Los hombres armados querían al Poeta. Pero allí no estaba. Por eso se llevaron a su hijo Marcelo, a su hija Nora y a su nuera María Claudia, con la pequeña Ana en el vientre.
Nadie vio nada. Nadie escuchó nada. Nadie se dio por enterado.
Nora fue devuelta tras recibir todo tipo de torturas. Se convirtió en un guiñapo humano, jamás consiguió superar las secuelas que el tormento le dejó en el cuerpo y en el alma.
El cadáver de Marcelo apareció poco después, dentro de un bidón, en el Rio de a Plata, con un tiro en la nuca. Tenía 20 años.

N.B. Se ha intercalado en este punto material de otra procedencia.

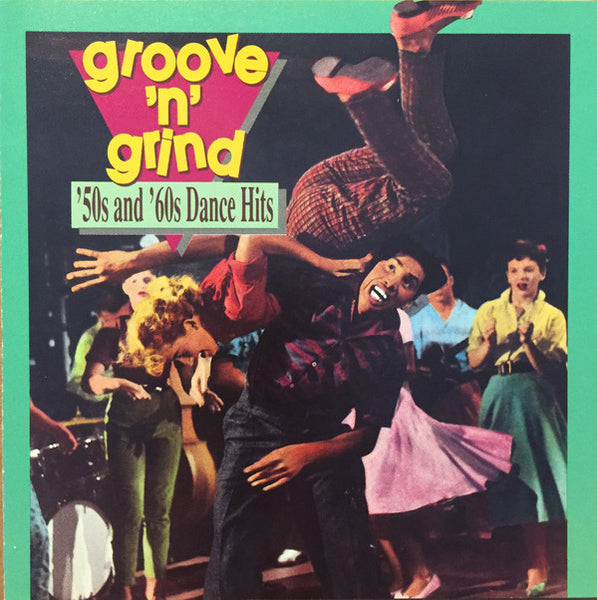 Groove 'N' Grind: '50s And '60s Dance Hits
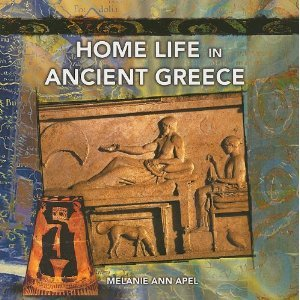 Download Home Life in Ancient Greece (Primary Sources of Ancient Civilization: Greece) Text fb2 book
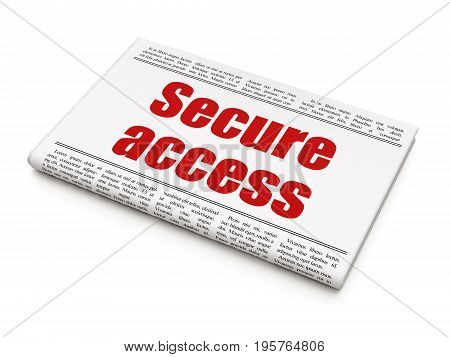 Safety concept: newspaper headline Secure Access on White background, 3D rendering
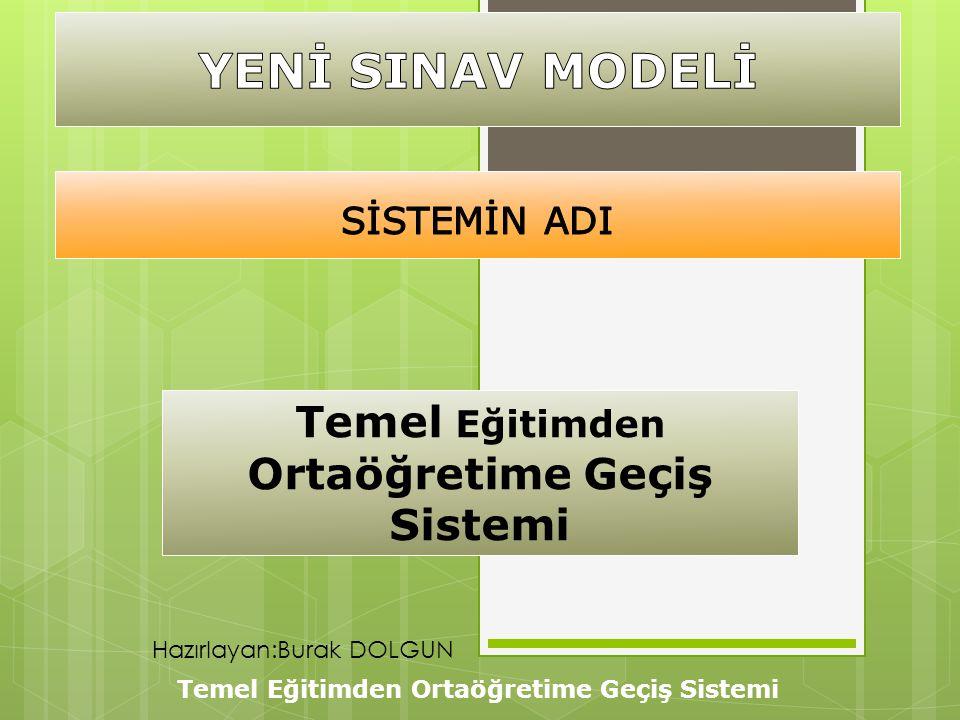 Temel Eğitimden Ortaöğretime Geçiş Sistemi Hazırlayan:Burak DOLGUN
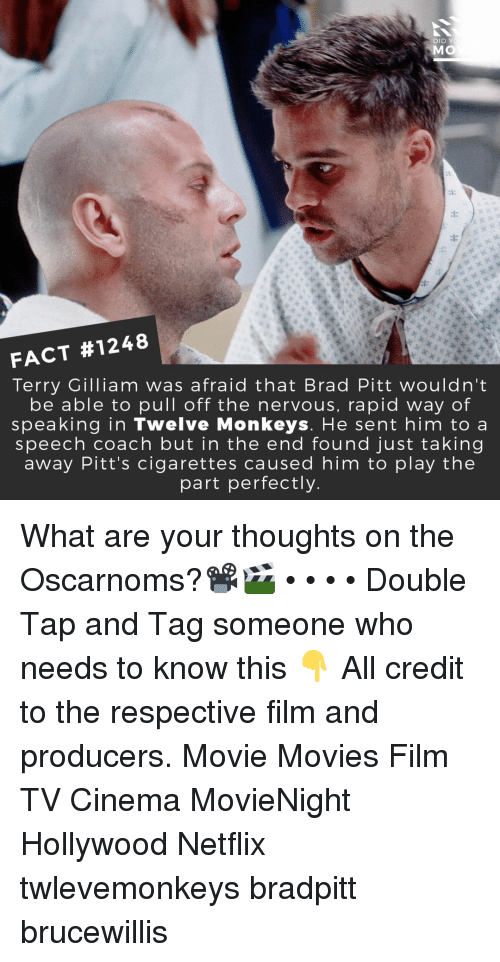 Brad: DID Y  MO  FACT #1248  Terry Gilliam was afraid that Brad Pitt wouldn't  be able to pull off the nervous, rapid way of  speaking in Twelve Monkeys. He sent him to a  speech coach but in the end found just taking  away Pitt's cigarettes caused him to play the  part perfectly What are your thoughts on the Oscarnoms?📽️🎬 • • • • Double Tap and Tag someone who needs to know this 👇 All credit to the respective film and producers. Movie Movies Film TV Cinema MovieNight Hollywood Netflix twlevemonkeys bradpitt brucewillis
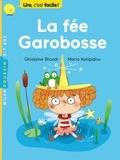 Ghislaine Biondi et Maria Karipidou - La fée Garobosse.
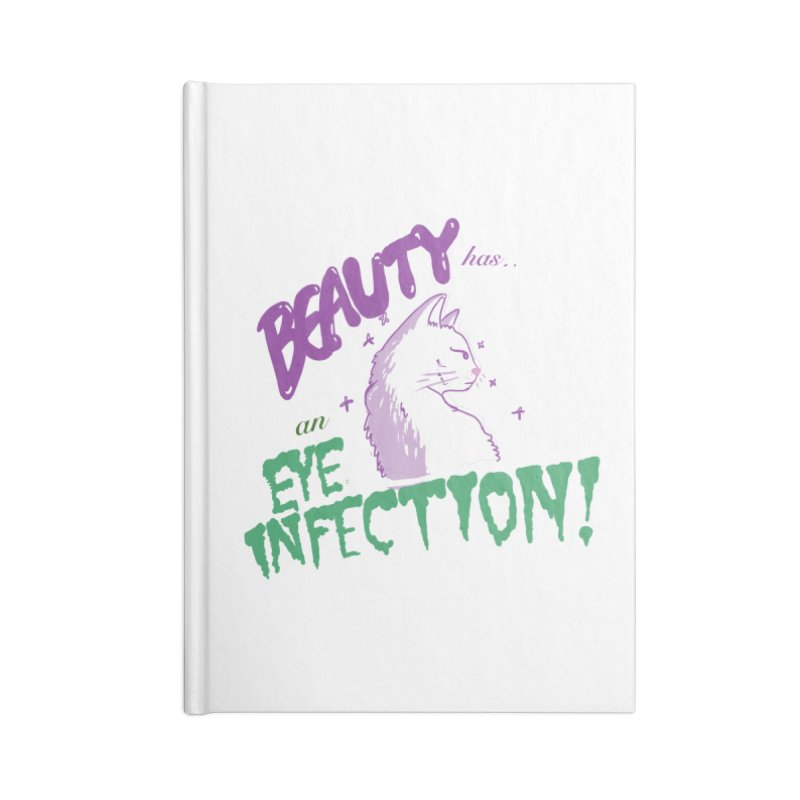 Beauty has an Eye Infection Accessories Notebook by uppercaseCHASE1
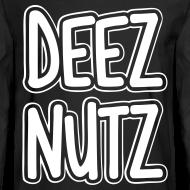 Design ~ Deez Nutz Long Sleeve Shirts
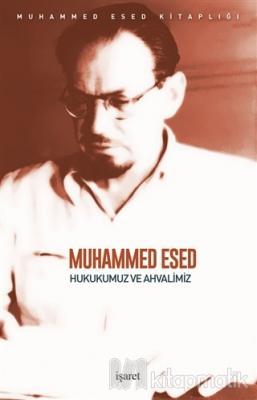 Hukukumuz ve Ahvalimiz Muhammed Esed
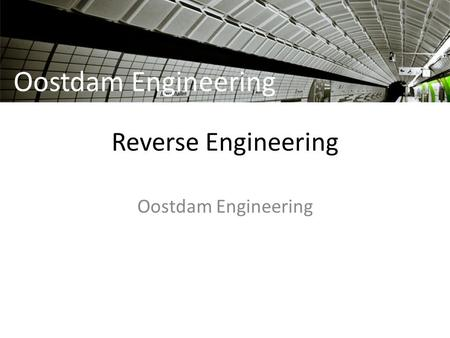 Reverse Engineering Oostdam Engineering. Reverse engineering (to extract the design from an existing product) Object Scan Point cloud Design (CAD ) Oostdam.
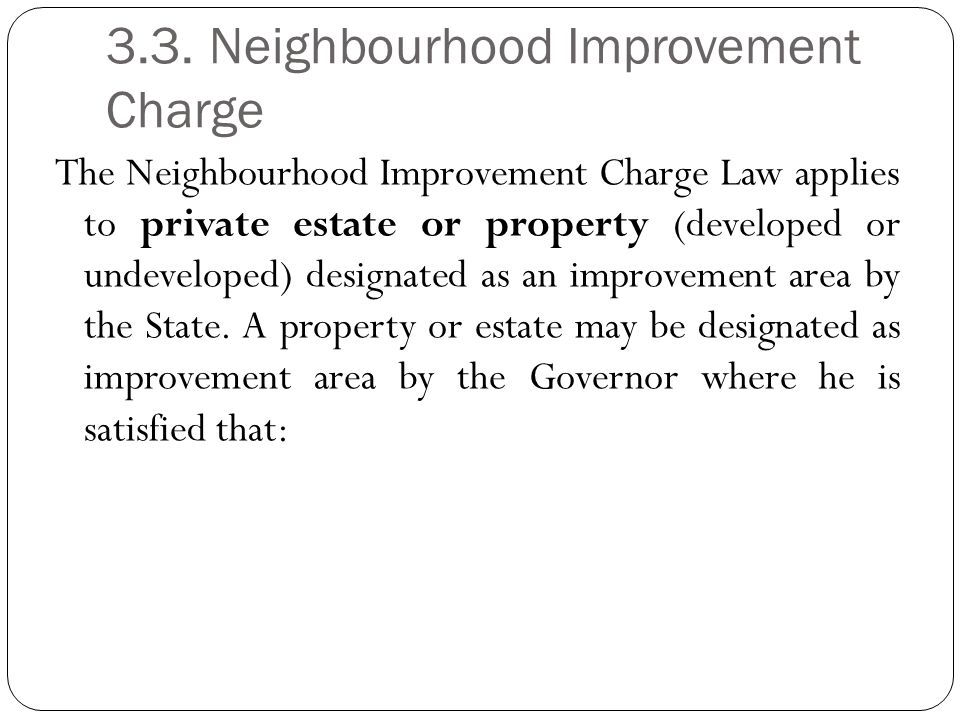 3.3. Neighbourhood Improvement Charge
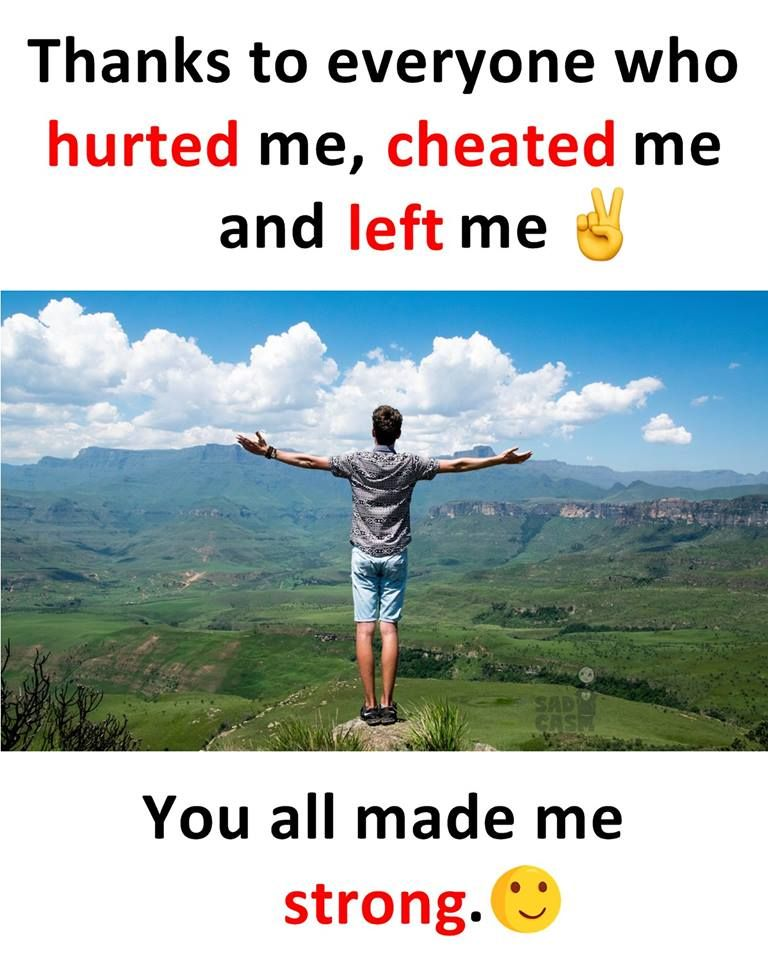 Thanks To Everyone Who Hurted Me Cheated Me And Left Me You All Made Me Strong Im Single Online Marketing Quotes Business Ideas For Ladies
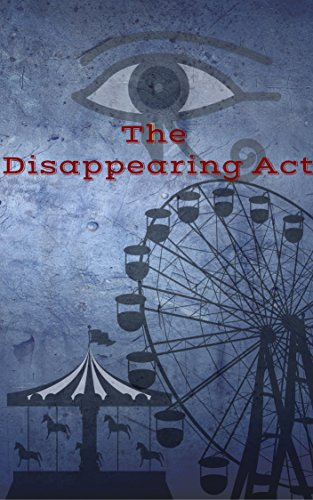 The Disappearing Act: Act 1 by [Walker, R.L]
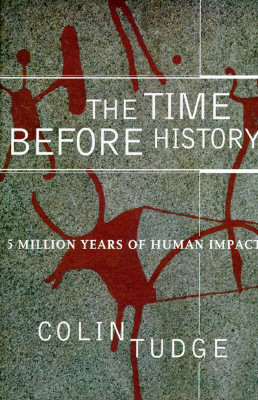 Image for The Time Before History: 5 Million Years of Human Impact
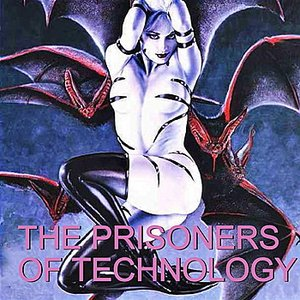 Image for 'Prisoners of Technology'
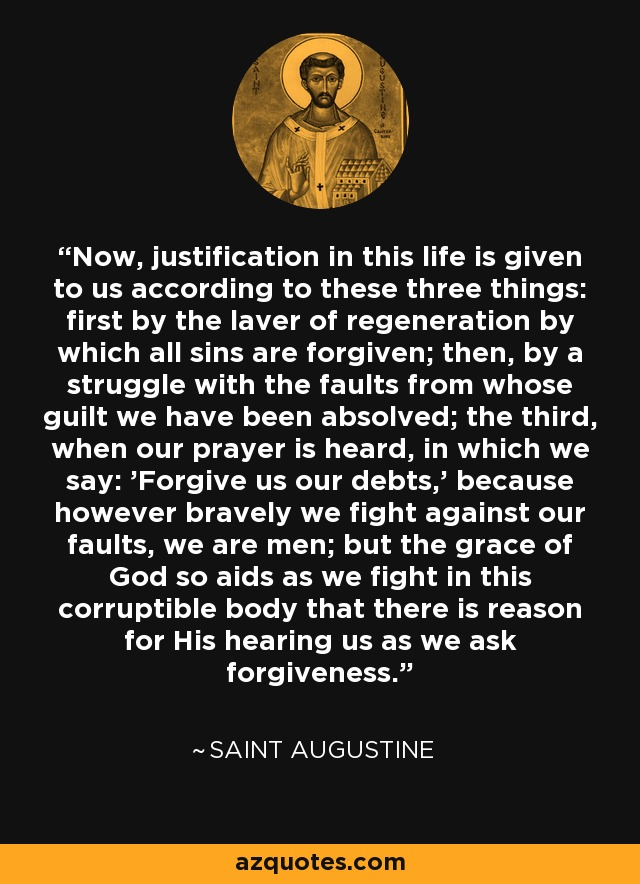 Now, justification in this life is given to us according to these three things: first by the laver of regeneration by which all sins are forgiven; then, by a struggle with the faults from whose guilt we have been absolved; the third, when our prayer is heard, in which we say: 'Forgive us our debts,' because however bravely we fight against our faults, we are men; but the grace of God so aids as we fight in this corruptible body that there is reason for His hearing us as we ask forgiveness. - Saint Augustine
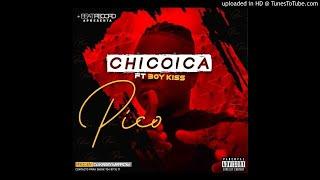 Chicoica Feat. Boy Kiss - Pico (Kuduro)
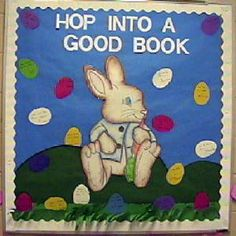 Lots of Peter Rabbit ideas - use student suggested books on eggs- good for Literacy night Easter Bulletin Boards, Reading Bulletin Boards, Library Bulletin Boards, Bulletin Board Display, Infant Classroom, Classroom Themes, Classroom Door, Library Displays, Book Displays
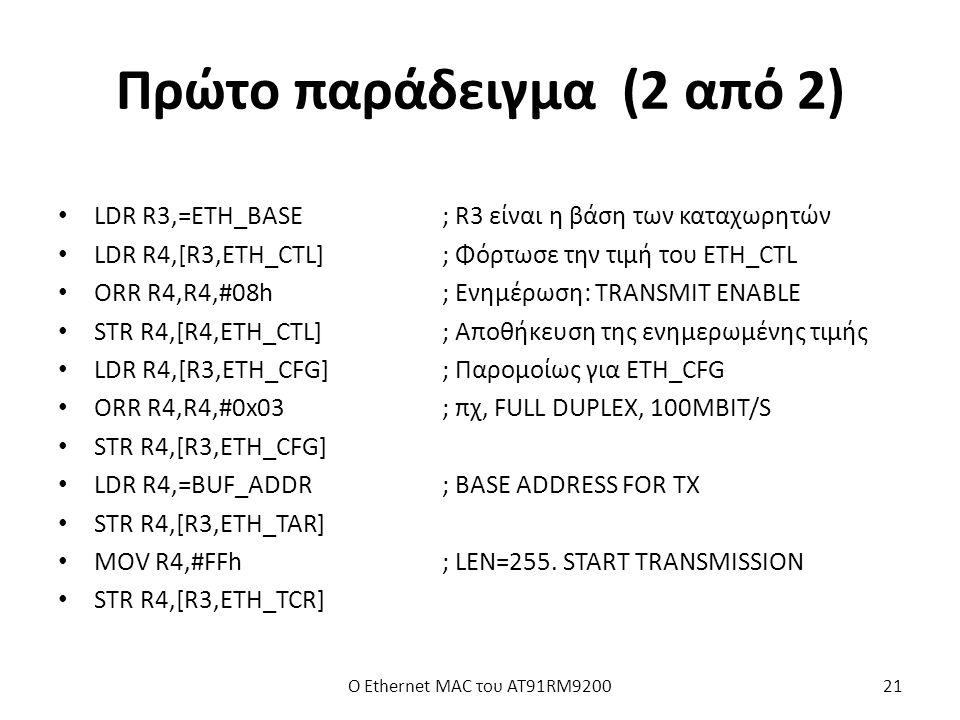 Πρώτο παράδειγμα (2 από 2) LDR R3,=ETH_BASE; R3 είναι η βάση των καταχωρητών LDR R4,[R3,ETH_CTL]; Φόρτωσε την τιμή του ETH_CTL ORR R4,R4,#08h; Ενημέρωση: TRANSMIT ENABLE STR R4,[R4,ETH_CTL]; Αποθήκευση της ενημερωμένης τιμής LDR R4,[R3,ETH_CFG]; Παρομοίως για ETH_CFG ORR R4,R4,#0x03; πχ, FULL DUPLEX, 100MBIT/S STR R4,[R3,ETH_CFG] LDR R4,=BUF_ADDR; BASE ADDRESS FOR TX STR R4,[R3,ETH_TAR] MOV R4,#FFh; LEN=255.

Hoy, Macarena sabe que, en el útero de María Claudia, cruzó la frontera entre Argentina y Uruguay. Mantuvieron a su madre viva en el Servicio Internacional de Defensa hasta que dio a luz en el Hospital Militar de Montevideo y después la asesinaron. Su muerte fue una simple cuestión de codicia: sin que los mandos quisieran enterarse, los esbirros y los verdugos mercadeaban con los bebés nonatos de las prisioneras. Los mismos mandos, civiles y militares, que nunca quisieron enteraron de que en su país también hubo desaparecidos. Tampoco existió la “Operación Cóndor”, ni los vuelos secretos sobre el Océano, ni las fosas comunes.
Hubo muchas personas de bien que nunca se enteraron. De nada.
La madre adoptiva de Macarena sí quiso saberlo todo, cuando tras veintitrés años de búsqueda, su abuela Berta y su abuelo, el poeta Juan Gelman, consiguieron encontrar a su nieta. Tomó la mano de su hija y ambas escucharon la verdad sobre el origen de la niña que apareció en un cestito.
Macarena Gelman, la joven que debió llamarse Ana, ha solicitado la reapertura el caso del asesinato de su madre. Para ello luchará contra una ley, la de Caducidad, que intenta perpetuar el olvido y la impunidad de los crímenes de aquella guerra sucia.
Quizá desee llevar flores a su tumba o llorar su ausencia sin que nadie se entere.